-- Start Entries --

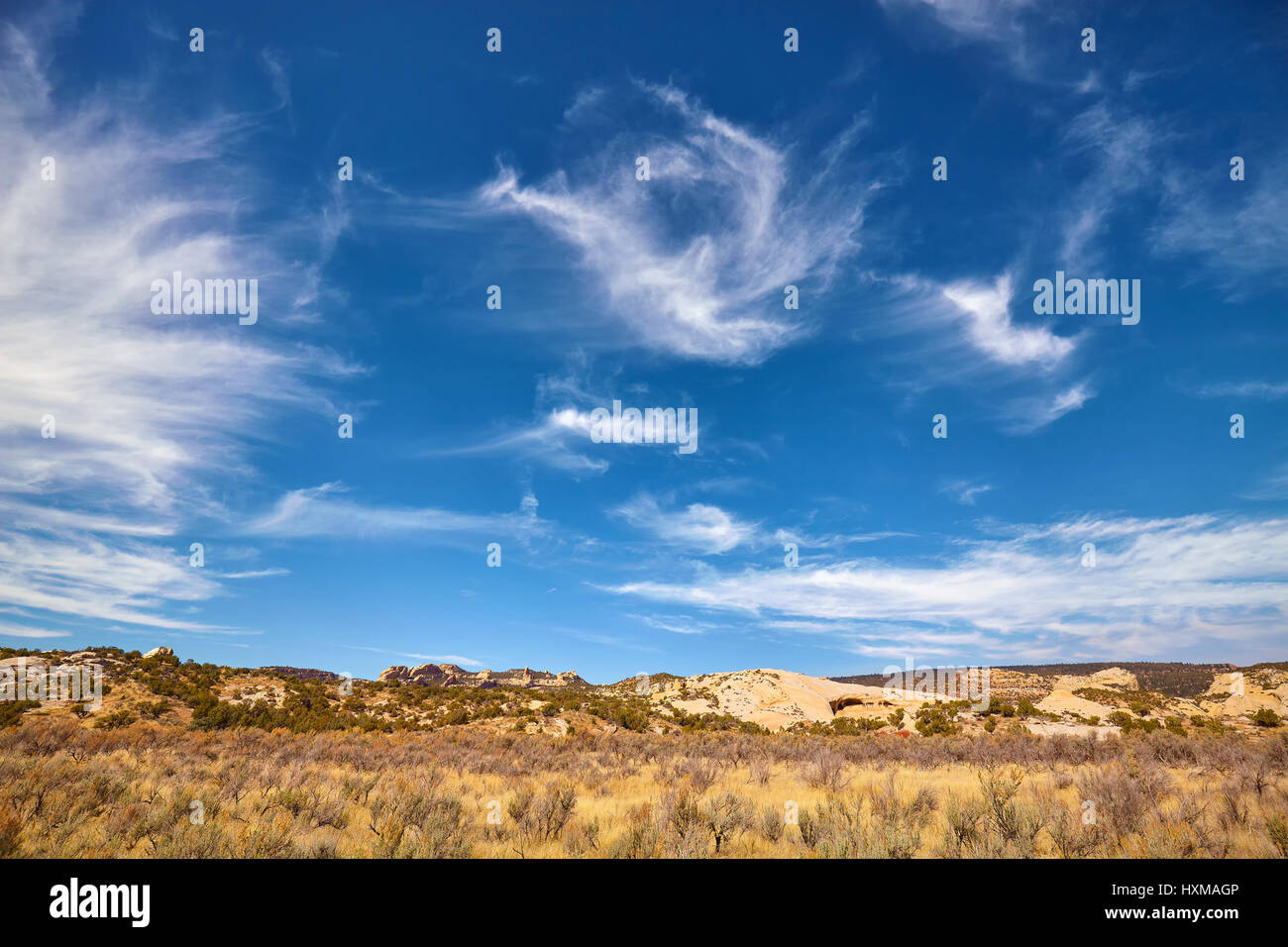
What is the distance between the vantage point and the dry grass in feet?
26.1

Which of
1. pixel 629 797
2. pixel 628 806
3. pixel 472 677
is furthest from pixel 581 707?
pixel 472 677

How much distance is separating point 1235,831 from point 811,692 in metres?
55.7

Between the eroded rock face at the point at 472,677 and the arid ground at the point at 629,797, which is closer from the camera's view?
the arid ground at the point at 629,797

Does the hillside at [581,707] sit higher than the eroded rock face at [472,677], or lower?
higher

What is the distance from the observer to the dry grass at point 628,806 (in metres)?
7.94

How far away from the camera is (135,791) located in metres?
11.5

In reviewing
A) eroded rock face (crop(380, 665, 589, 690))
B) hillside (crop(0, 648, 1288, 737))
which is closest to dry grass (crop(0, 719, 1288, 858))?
hillside (crop(0, 648, 1288, 737))

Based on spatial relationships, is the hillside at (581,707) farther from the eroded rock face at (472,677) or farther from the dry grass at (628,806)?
the eroded rock face at (472,677)

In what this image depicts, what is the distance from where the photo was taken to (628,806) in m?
11.9

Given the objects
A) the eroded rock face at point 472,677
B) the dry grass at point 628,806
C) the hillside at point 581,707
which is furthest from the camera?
the eroded rock face at point 472,677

-- End Entries --

**Task instructions**
Render the listing as a two-column CSV with columns named entry and answer, one row for each entry, putting each field in quotes and replacing line breaks with spaces. Begin at the line that contains "What is the distance from the" and stop at the end of the listing.

**Task result**
entry,answer
"What is the distance from the observer to the dry grass at point 628,806 (in metres)?","7.94"
"How far away from the camera is (135,791) located in metres?","11.5"
"In reviewing A) eroded rock face (crop(380, 665, 589, 690)) B) hillside (crop(0, 648, 1288, 737)) which is closest to dry grass (crop(0, 719, 1288, 858))?","hillside (crop(0, 648, 1288, 737))"
"Based on spatial relationships, is the hillside at (581,707) farther from the eroded rock face at (472,677) or farther from the dry grass at (628,806)?","the eroded rock face at (472,677)"
"In what this image depicts, what is the distance from where the photo was taken to (628,806) in m?","11.9"
"Given the objects A) the eroded rock face at point 472,677 B) the dry grass at point 628,806 C) the hillside at point 581,707 which is furthest from the camera?","the eroded rock face at point 472,677"